## WHAT TO PRODUCE:
Rewrite all of the records below, replacing "wide-brim straw hat" with "sun hat" wherever it occurs and leaving everything else unchanged.

===== EXERCISE MATERIAL =====

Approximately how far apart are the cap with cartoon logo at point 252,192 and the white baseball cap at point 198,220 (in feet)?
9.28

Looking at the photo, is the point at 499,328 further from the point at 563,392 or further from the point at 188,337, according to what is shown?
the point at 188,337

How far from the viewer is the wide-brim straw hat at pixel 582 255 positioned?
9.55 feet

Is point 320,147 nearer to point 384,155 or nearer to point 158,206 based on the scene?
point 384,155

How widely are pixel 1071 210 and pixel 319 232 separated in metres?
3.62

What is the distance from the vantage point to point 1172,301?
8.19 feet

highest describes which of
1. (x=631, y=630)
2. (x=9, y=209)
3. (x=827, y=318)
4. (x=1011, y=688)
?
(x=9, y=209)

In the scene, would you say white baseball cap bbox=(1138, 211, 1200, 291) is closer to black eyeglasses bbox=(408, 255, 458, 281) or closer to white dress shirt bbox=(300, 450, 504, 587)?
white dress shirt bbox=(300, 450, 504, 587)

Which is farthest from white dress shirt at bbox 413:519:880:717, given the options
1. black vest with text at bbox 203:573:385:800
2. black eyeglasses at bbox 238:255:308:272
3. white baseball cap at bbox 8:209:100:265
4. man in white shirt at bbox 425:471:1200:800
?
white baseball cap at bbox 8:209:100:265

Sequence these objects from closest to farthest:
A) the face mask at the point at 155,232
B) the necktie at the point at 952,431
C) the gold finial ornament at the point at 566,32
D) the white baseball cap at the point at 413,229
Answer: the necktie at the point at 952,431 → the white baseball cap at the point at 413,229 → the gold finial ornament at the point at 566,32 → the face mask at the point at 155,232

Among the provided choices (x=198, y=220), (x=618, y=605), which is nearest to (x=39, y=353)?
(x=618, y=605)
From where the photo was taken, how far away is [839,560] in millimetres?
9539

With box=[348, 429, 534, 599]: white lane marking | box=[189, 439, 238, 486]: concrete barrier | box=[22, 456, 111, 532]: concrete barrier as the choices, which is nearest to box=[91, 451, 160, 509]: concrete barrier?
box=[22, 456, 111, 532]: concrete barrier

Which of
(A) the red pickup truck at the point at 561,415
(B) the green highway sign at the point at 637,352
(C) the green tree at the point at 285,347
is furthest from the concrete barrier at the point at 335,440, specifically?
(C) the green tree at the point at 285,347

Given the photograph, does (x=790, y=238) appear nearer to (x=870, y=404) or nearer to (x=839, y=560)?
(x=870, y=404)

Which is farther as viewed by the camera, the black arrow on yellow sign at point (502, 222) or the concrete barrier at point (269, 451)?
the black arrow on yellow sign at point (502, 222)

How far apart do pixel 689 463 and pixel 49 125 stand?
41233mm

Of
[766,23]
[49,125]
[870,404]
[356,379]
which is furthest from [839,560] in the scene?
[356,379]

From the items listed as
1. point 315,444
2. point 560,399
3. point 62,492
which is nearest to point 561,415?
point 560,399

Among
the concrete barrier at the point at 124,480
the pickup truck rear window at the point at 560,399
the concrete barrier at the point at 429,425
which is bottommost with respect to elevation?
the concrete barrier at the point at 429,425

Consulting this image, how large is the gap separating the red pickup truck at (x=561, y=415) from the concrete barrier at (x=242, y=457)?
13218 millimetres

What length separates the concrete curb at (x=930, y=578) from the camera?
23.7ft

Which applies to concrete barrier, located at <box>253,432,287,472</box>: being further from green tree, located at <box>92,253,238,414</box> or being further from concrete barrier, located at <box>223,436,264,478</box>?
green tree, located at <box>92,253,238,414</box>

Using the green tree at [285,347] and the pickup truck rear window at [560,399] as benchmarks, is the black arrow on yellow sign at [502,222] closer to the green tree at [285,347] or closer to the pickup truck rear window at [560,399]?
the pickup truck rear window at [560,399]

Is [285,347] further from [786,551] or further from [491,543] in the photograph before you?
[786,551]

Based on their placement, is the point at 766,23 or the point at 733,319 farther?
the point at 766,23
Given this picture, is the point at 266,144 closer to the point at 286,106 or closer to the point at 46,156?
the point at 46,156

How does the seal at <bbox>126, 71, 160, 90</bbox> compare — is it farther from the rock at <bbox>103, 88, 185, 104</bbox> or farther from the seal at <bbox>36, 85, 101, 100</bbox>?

=====

## WRITTEN ANSWER:
Approximately how far apart are the cap with cartoon logo at point 252,192 and the white baseball cap at point 198,220 (in feet)?
9.28

Looking at the photo, is the point at 499,328 further from the point at 563,392 or further from the point at 188,337, according to what is shown?
the point at 188,337

How far from the viewer is the sun hat at pixel 582 255 positioned?
9.55 feet

Is point 320,147 nearer to point 384,155 or nearer to point 158,206 based on the scene?
point 384,155

How widely are pixel 1071 210 and pixel 319 232 separated in metres?
3.62

What is the distance from the vantage point to point 1172,301?
8.19 feet

highest describes which of
1. (x=631, y=630)
2. (x=9, y=209)
3. (x=827, y=318)
4. (x=1011, y=688)
?
(x=9, y=209)

In the scene, would you say white baseball cap bbox=(1138, 211, 1200, 291) is closer to black eyeglasses bbox=(408, 255, 458, 281) or closer to white dress shirt bbox=(300, 450, 504, 587)?
white dress shirt bbox=(300, 450, 504, 587)

Which is farthest from white dress shirt at bbox 413:519:880:717, given the options
1. black vest with text at bbox 203:573:385:800
2. black eyeglasses at bbox 238:255:308:272
3. white baseball cap at bbox 8:209:100:265
4. man in white shirt at bbox 425:471:1200:800
?
white baseball cap at bbox 8:209:100:265

Sequence these objects from closest to farthest:
A) the face mask at the point at 155,232
B) the necktie at the point at 952,431
C) the gold finial ornament at the point at 566,32
D) the white baseball cap at the point at 413,229
Answer: the necktie at the point at 952,431 → the white baseball cap at the point at 413,229 → the gold finial ornament at the point at 566,32 → the face mask at the point at 155,232

Among the provided choices (x=198, y=220), (x=618, y=605), which is nearest to (x=39, y=353)?
(x=618, y=605)
From where the photo was taken, how far away is [839,560] in millimetres?
9539

With box=[348, 429, 534, 599]: white lane marking | box=[189, 439, 238, 486]: concrete barrier | box=[22, 456, 111, 532]: concrete barrier as the choices, which is nearest to box=[91, 451, 160, 509]: concrete barrier?
box=[22, 456, 111, 532]: concrete barrier

Which of
(A) the red pickup truck at the point at 561,415
(B) the green highway sign at the point at 637,352
(C) the green tree at the point at 285,347
is furthest from the concrete barrier at the point at 335,440, specifically?
(C) the green tree at the point at 285,347

Given the photograph, does (x=790, y=238) appear nearer to (x=870, y=404) or nearer to (x=839, y=560)?
(x=870, y=404)

Which is farther as viewed by the camera, the black arrow on yellow sign at point (502, 222) or the concrete barrier at point (269, 451)?
the black arrow on yellow sign at point (502, 222)

How far apart do pixel 689 463 and pixel 49 125 stand?
41233mm

Of
[766,23]
[49,125]
[870,404]
[356,379]
which is furthest from [839,560] in the scene?
[356,379]

From the items listed as
1. point 315,444
2. point 560,399
3. point 62,492
which is nearest to point 561,415?
point 560,399

Among
the concrete barrier at the point at 124,480
the pickup truck rear window at the point at 560,399
the concrete barrier at the point at 429,425
which is bottommost with respect to elevation?
the concrete barrier at the point at 429,425

Consulting this image, how large is the gap separating the red pickup truck at (x=561, y=415) from the concrete barrier at (x=242, y=457)?
13218 millimetres

What length separates the concrete curb at (x=930, y=578) from the camera?
23.7ft

Which applies to concrete barrier, located at <box>253,432,287,472</box>: being further from green tree, located at <box>92,253,238,414</box> or being further from concrete barrier, located at <box>223,436,264,478</box>?
green tree, located at <box>92,253,238,414</box>

Using the green tree at [285,347] and the pickup truck rear window at [560,399] as benchmarks, is the black arrow on yellow sign at [502,222] closer to the green tree at [285,347] or closer to the pickup truck rear window at [560,399]?
the pickup truck rear window at [560,399]

Is [285,347] further from [786,551] or further from [491,543] in the photograph before you?
[786,551]

Based on their placement, is the point at 766,23 or the point at 733,319 farther?
the point at 766,23
Given this picture, is the point at 266,144 closer to the point at 286,106 or closer to the point at 46,156?
the point at 46,156

How does the seal at <bbox>126, 71, 160, 90</bbox> compare — is it farther from the rock at <bbox>103, 88, 185, 104</bbox> or farther from the seal at <bbox>36, 85, 101, 100</bbox>?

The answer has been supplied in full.